This weekend was spent at a nice resort; listening to the Army National Guard folks discuss the Family Readiness Groups (FRG.) We arrived late Friday night, too late to really see what the area looked like. Saturday morning we headed to breakfast at Army time.
Rhayn had an awesome time, they learned how to deal with stress with laughter, and the teenagers started a Laughter Club. There was discussion on how it wasn’t really “childcare” for the older kids. They were learning life lessons. She enjoyed it immensely.
We learned about all of the resources available to the Guardsmen and their families, before, during and after deployment. It was quite informative and I wish all soldier’s wives (and husbands) could hear the information I heard. Most of the people there were the FRG leaders and Commanders. I am not exactly sure why we went, I think Will’s commander wasn’t able to attend and thus sent someone in his place.
Aside from the good information that I learned this weekend, I was struck by the reality of war, the reality that my husband will be deployed. We will be forced to deal with his departed and vacancy but more difficult- his return. The women that were there spoke of difficulty reintegrating into a family unit, depression, PTSD, and many other issues. These were things I had not thought of. Our soldier husbands (and wives in some cases) leave and are forced to deal with things NO ONE should have to deal with, and then they return to a family who has no idea, a world that will not understand, and a life that seems surreal to them.
How do you pick up those pieces and put them back together?
How does the family become a functional unit again?
How do the husband and wife relearn communicate and work together after so much time apart?
I am scared nearly to tears about all of it. I spent most of this morning holding back so many emotions that I could not let go in front of those people. Every time they spoke of deployment I felt my heart fall, and my eyes water.
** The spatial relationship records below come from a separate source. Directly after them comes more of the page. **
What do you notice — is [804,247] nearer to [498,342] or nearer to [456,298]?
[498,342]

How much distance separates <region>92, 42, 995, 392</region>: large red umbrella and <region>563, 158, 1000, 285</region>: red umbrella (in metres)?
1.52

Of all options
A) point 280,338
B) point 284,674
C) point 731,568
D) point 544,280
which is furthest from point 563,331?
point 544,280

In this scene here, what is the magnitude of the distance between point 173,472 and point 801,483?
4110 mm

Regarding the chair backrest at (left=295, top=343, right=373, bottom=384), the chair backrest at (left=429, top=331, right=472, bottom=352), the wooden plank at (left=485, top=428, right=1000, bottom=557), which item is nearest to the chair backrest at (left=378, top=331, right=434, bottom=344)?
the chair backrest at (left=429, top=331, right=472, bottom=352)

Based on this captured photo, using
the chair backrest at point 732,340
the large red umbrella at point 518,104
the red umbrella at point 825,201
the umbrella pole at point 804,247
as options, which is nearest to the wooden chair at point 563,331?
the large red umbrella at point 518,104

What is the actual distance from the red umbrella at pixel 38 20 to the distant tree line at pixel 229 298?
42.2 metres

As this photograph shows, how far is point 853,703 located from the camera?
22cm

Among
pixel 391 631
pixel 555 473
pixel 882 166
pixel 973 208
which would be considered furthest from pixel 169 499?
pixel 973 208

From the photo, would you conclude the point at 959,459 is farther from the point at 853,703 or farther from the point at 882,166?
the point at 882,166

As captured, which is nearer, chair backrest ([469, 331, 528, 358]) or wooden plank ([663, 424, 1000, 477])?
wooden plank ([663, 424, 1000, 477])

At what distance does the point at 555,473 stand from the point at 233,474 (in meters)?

There was discussion about fathers coming home and how to reconnect with children who are scared of you, and afraid that you will just leave again. It was heart wrenching to imagine that my children will go through that. They will have to deal with not seeing and touching their dada, we’ll be able to talk to him, but not see him. He will miss birthdays, Christmas, milestones.
In a few months, he is supposed to go away for six months to a training class. It will be like a drill for deployment, although there will be parts that are not as hard, like he won’t be half a world away, just on the other side of the country. He won’t be in a war zone, and we will get to visit him once or twice. Still… he won’t be here. He won’t be able to just come home and watch the girls so that I can go out at night. But he will be safe.
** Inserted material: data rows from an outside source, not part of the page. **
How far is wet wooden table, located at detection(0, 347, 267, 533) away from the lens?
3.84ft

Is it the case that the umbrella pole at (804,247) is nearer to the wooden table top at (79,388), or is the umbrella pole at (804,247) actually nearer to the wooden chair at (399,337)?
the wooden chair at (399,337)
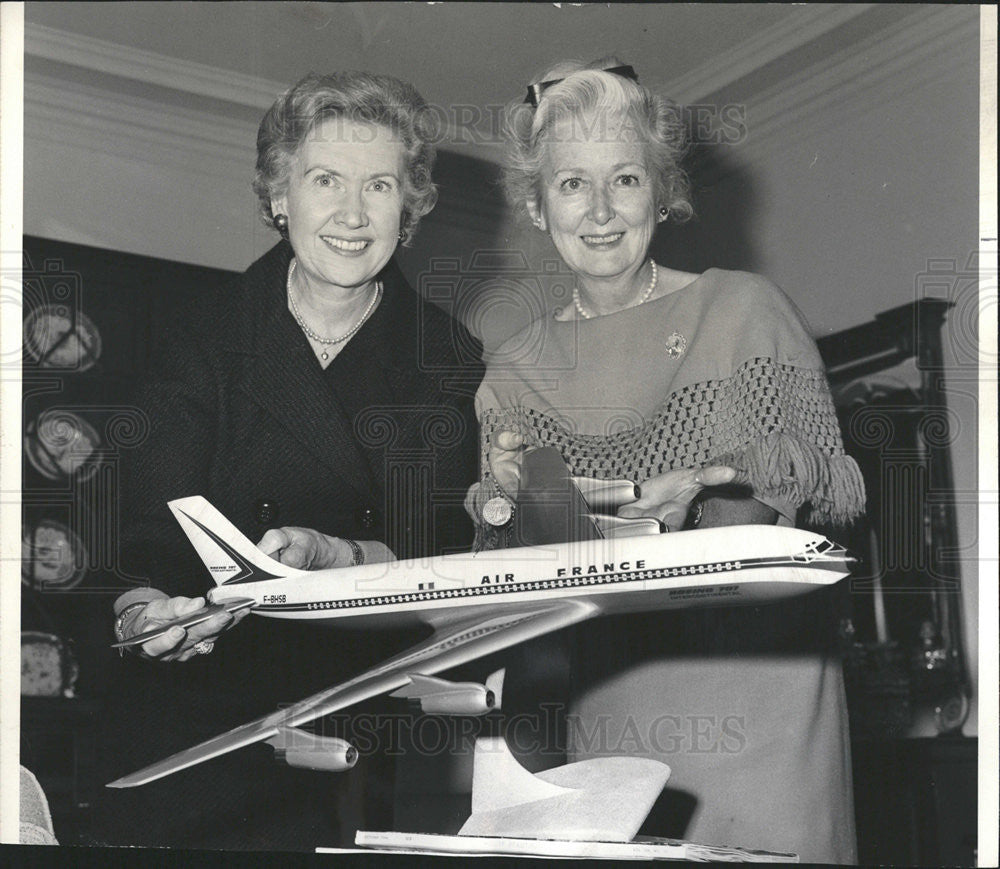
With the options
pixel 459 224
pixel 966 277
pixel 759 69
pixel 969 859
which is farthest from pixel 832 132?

As the sister of a deployed soldier, who is on his second tour, I have felt some of it already. I have seen changes in him, even though he is still Ender, he is different. He has seen and heard and felt so much, he will never be the naïve young man who left for his mission before Rhayn was born. I fear for his life whenever we watch the news and they say “Four soldiers killed in
I am so afraid, this war, this seemingly pointless war is killing off good men and women. Children will never know parents and all for what? I wish I saw some reason for it. I wish I knew the answer. What will we tell our girls when Daddy has to leave? At least it won’t be for a little while longer, but it will happen. It. Will. Happen. And I will be left to pick up pieces of a broken puzzle.